## Saved entries
···

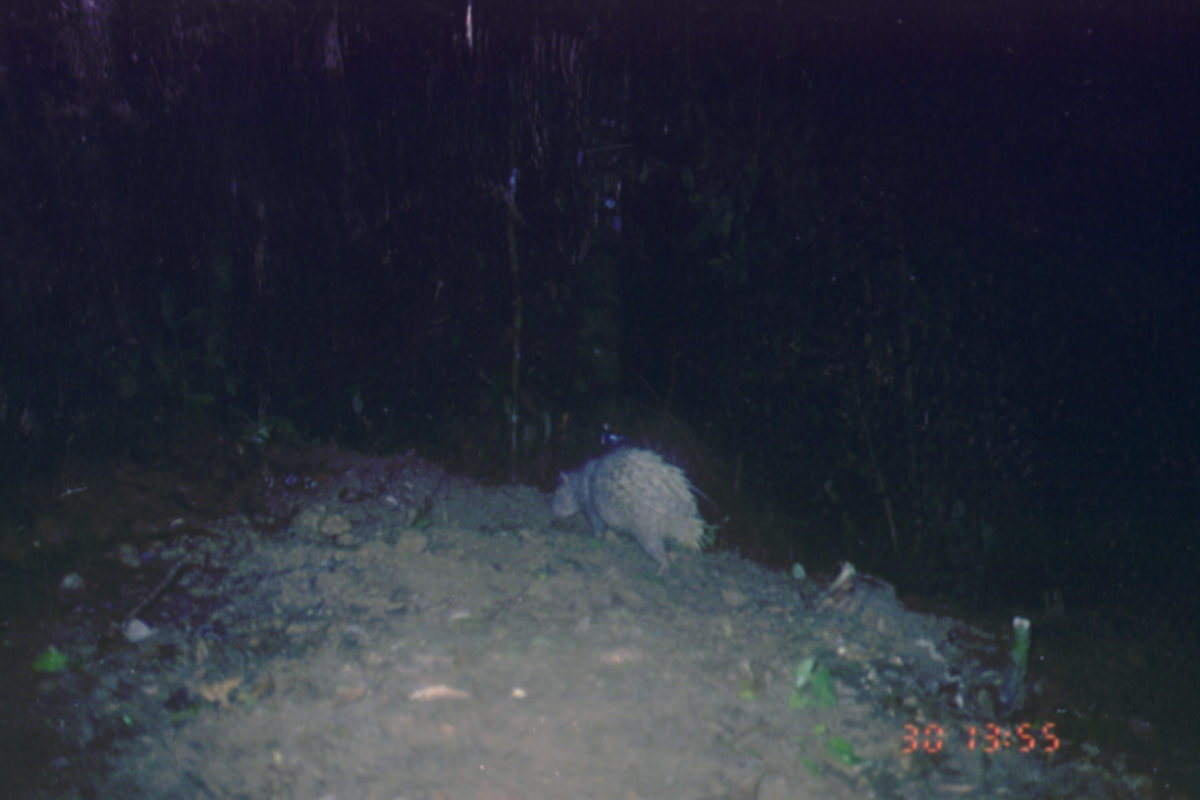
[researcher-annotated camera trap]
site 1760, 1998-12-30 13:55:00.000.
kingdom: Animalia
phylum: Chordata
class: Mammalia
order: Rodentia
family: Hystricidae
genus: Hystrix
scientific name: Hystrix brachyura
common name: east asian porcupine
Hystrix brachyura (east asian porcupine), count 1.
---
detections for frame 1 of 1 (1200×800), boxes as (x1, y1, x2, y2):
hystrix brachyura: (551, 446, 720, 576)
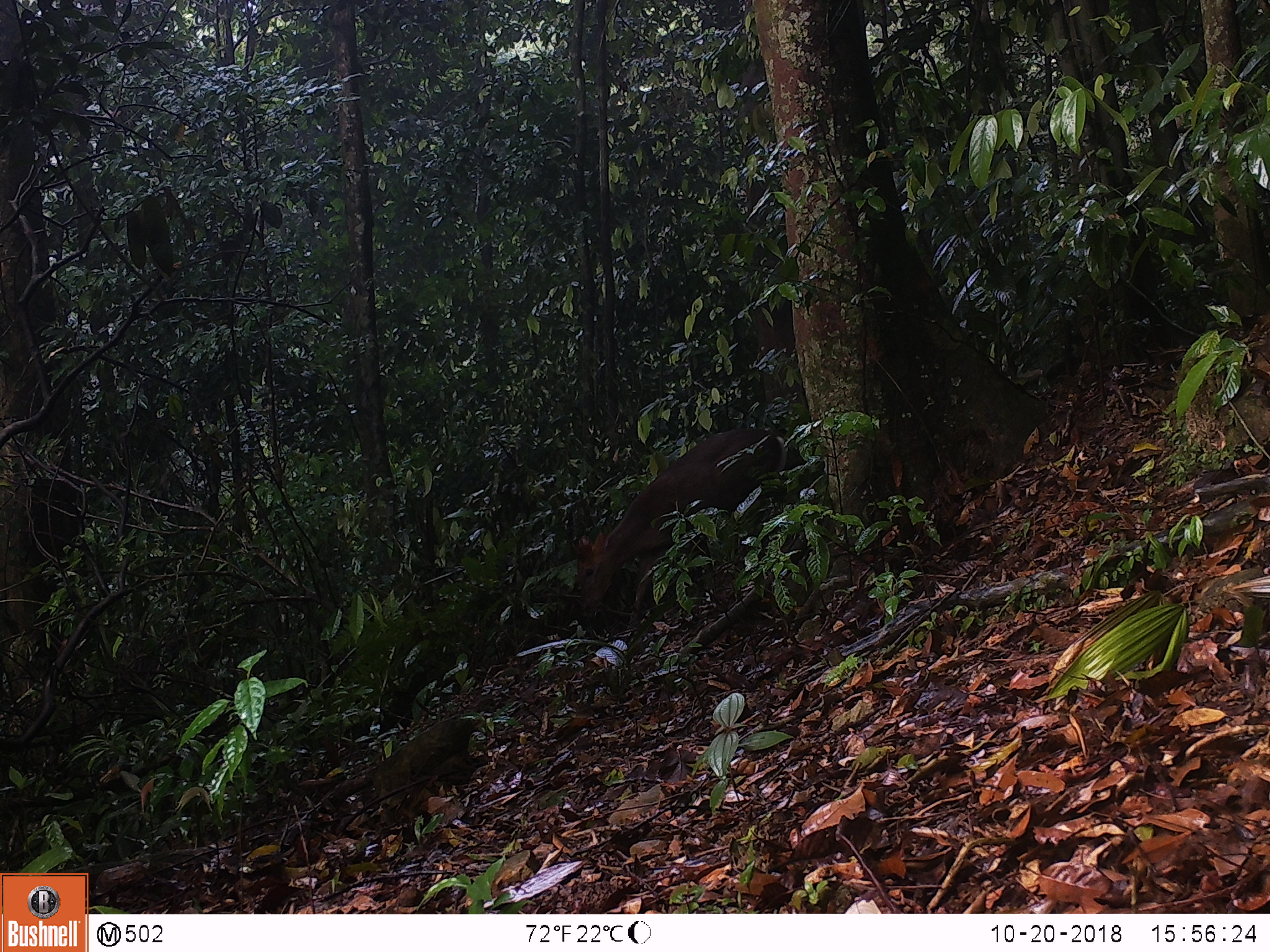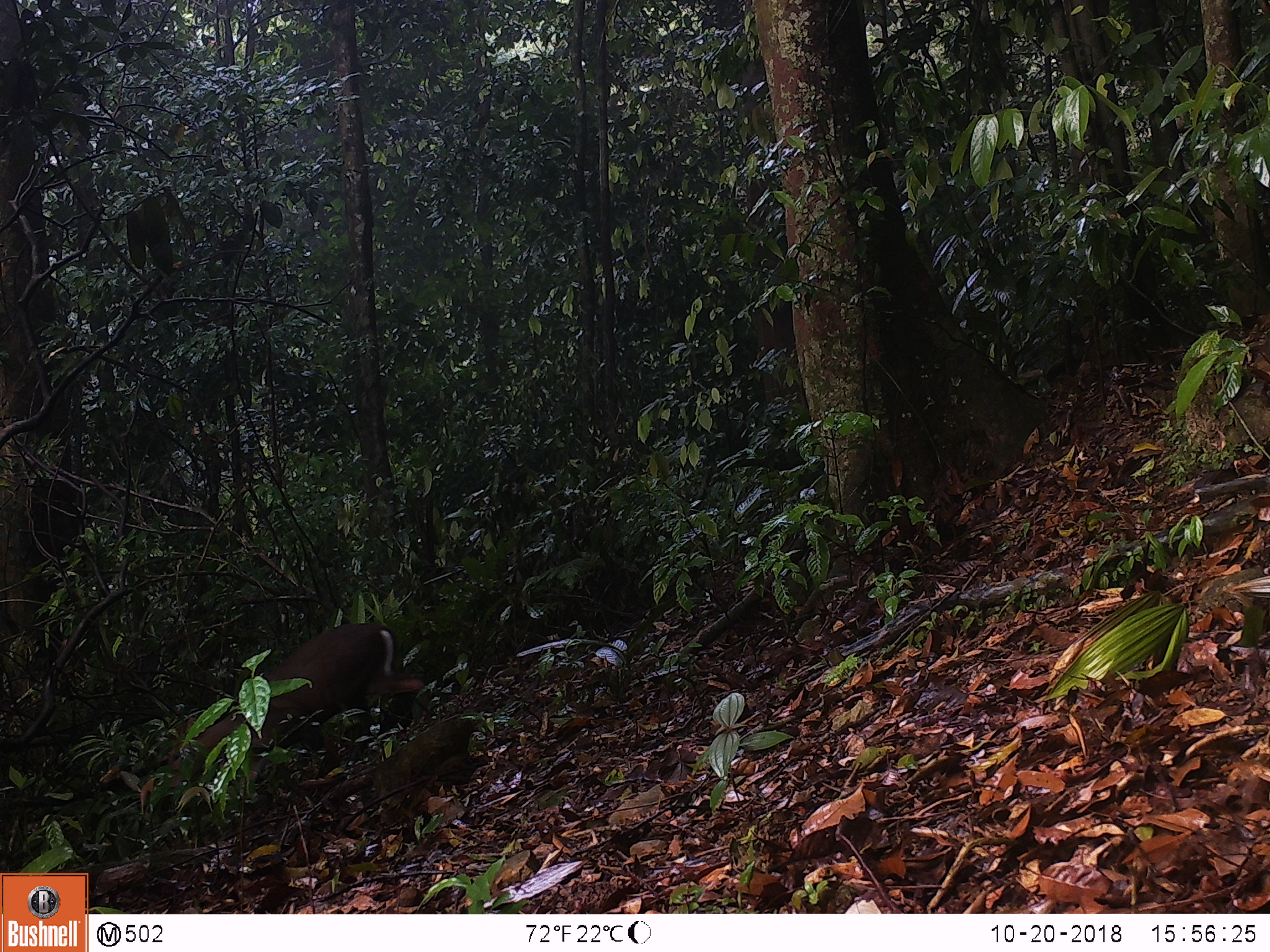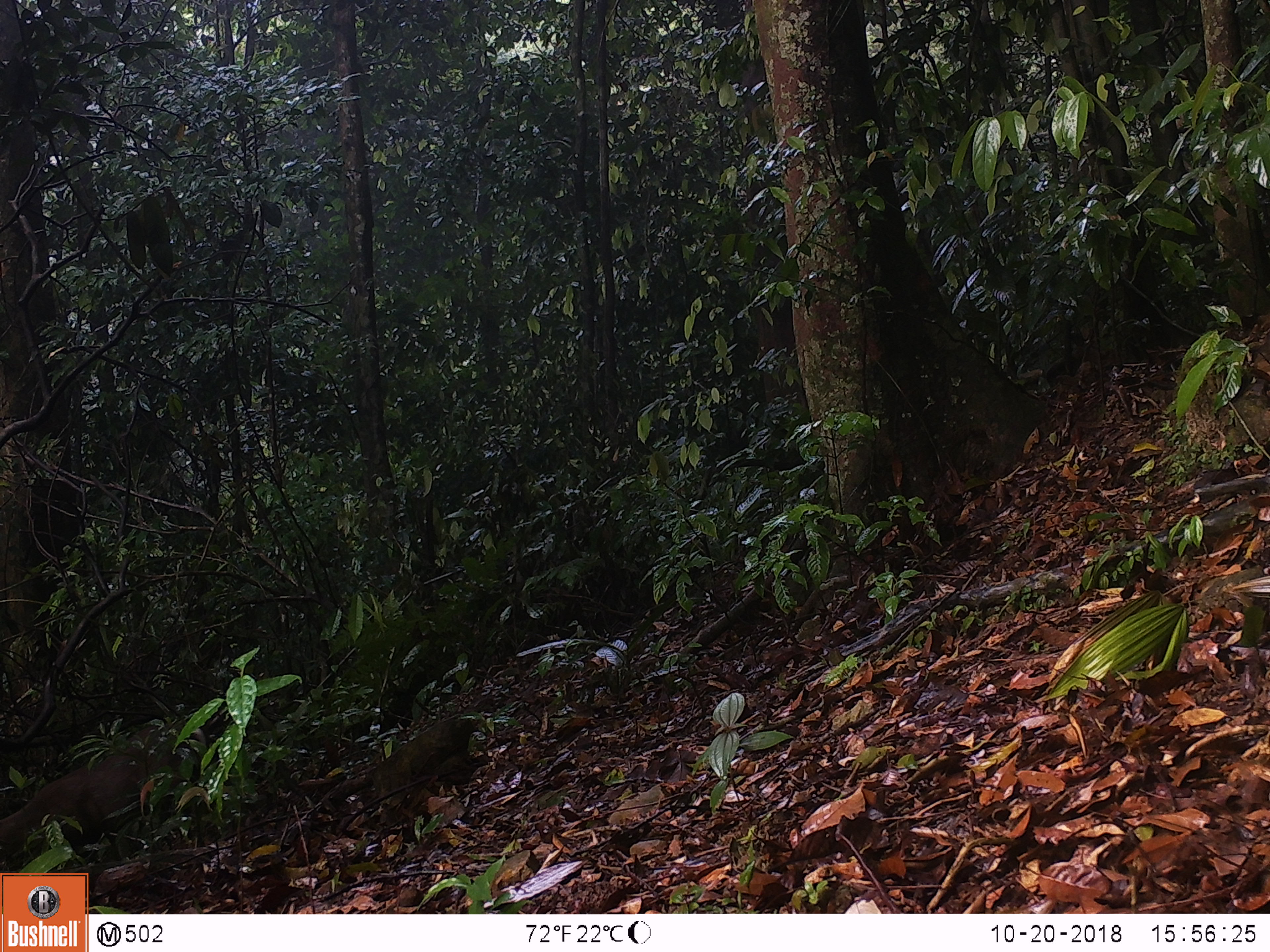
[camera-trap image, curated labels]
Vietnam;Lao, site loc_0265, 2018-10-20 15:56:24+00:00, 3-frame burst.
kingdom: Animalia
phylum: Chordata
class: Mammalia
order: Artiodactyla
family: Cervidae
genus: Muntiacus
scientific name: Muntiacus rooseveltorum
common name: roosevelt's muntjac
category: roosevelts muntjac group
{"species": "roosevelts muntjac group (roosevelt's muntjac) (Muntiacus rooseveltorum)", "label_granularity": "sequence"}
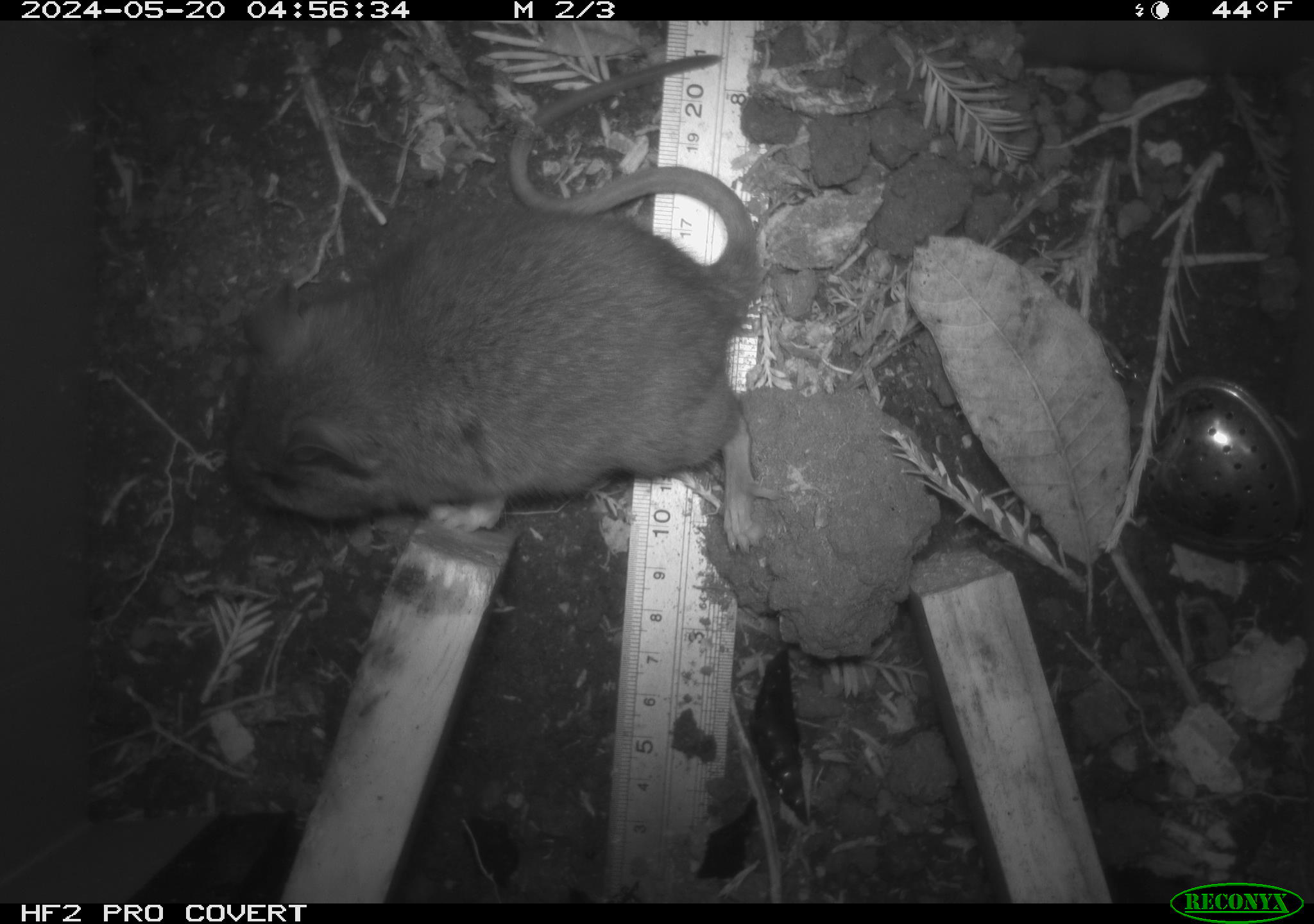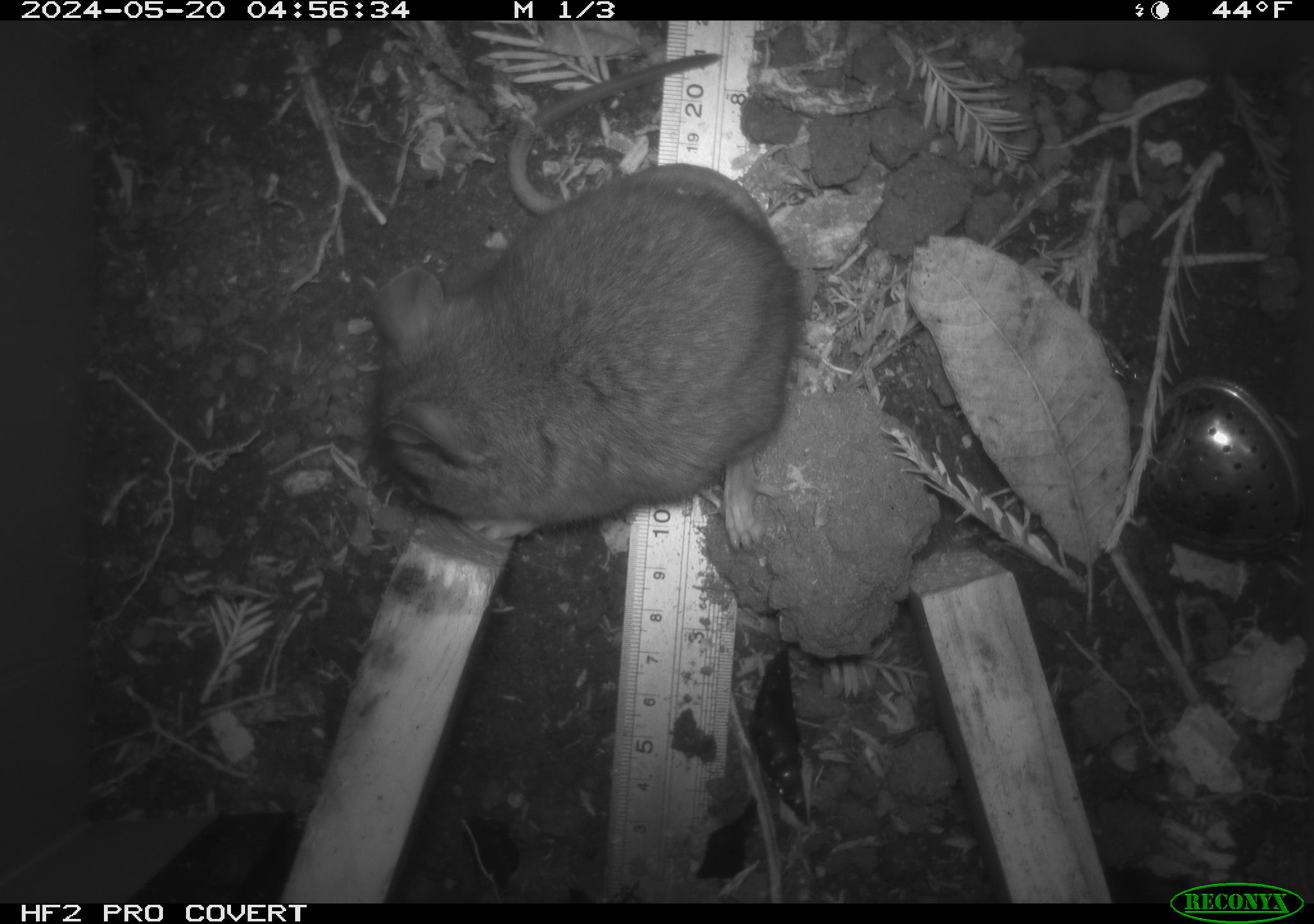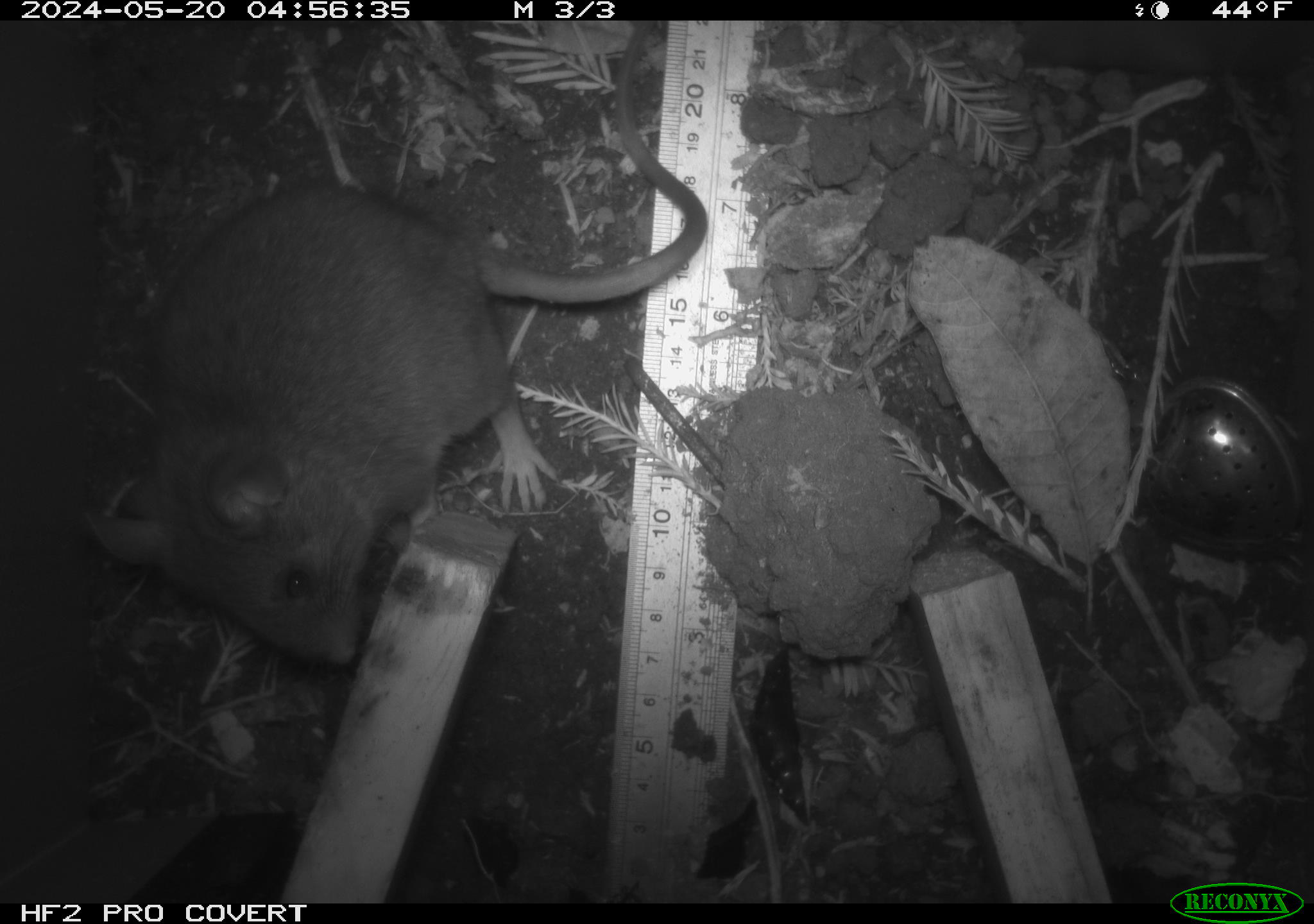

···

## THE PROBLEM
Images stay out, but the rest of the records must be retyped exactly.

## RESPONSE BELOW
[researcher-annotated camera trap]
site 1760, 1998-12-30 13:55:00.000.
kingdom: Animalia
phylum: Chordata
class: Mammalia
order: Rodentia
family: Hystricidae
genus: Hystrix
scientific name: Hystrix brachyura
common name: east asian porcupine
Hystrix brachyura (east asian porcupine), count 1.
---
detections for frame 1 of 1 (1200×800), boxes as (x1, y1, x2, y2):
hystrix brachyura: (551, 446, 720, 576)
[camera-trap image, curated labels]
Vietnam;Lao, site loc_0265, 2018-10-20 15:56:24+00:00, 3-frame burst.
kingdom: Animalia
phylum: Chordata
class: Mammalia
order: Artiodactyla
family: Cervidae
genus: Muntiacus
scientific name: Muntiacus rooseveltorum
common name: roosevelt's muntjac
category: roosevelts muntjac group
{"species": "roosevelts muntjac group (roosevelt's muntjac) (Muntiacus rooseveltorum)", "label_granularity": "sequence"}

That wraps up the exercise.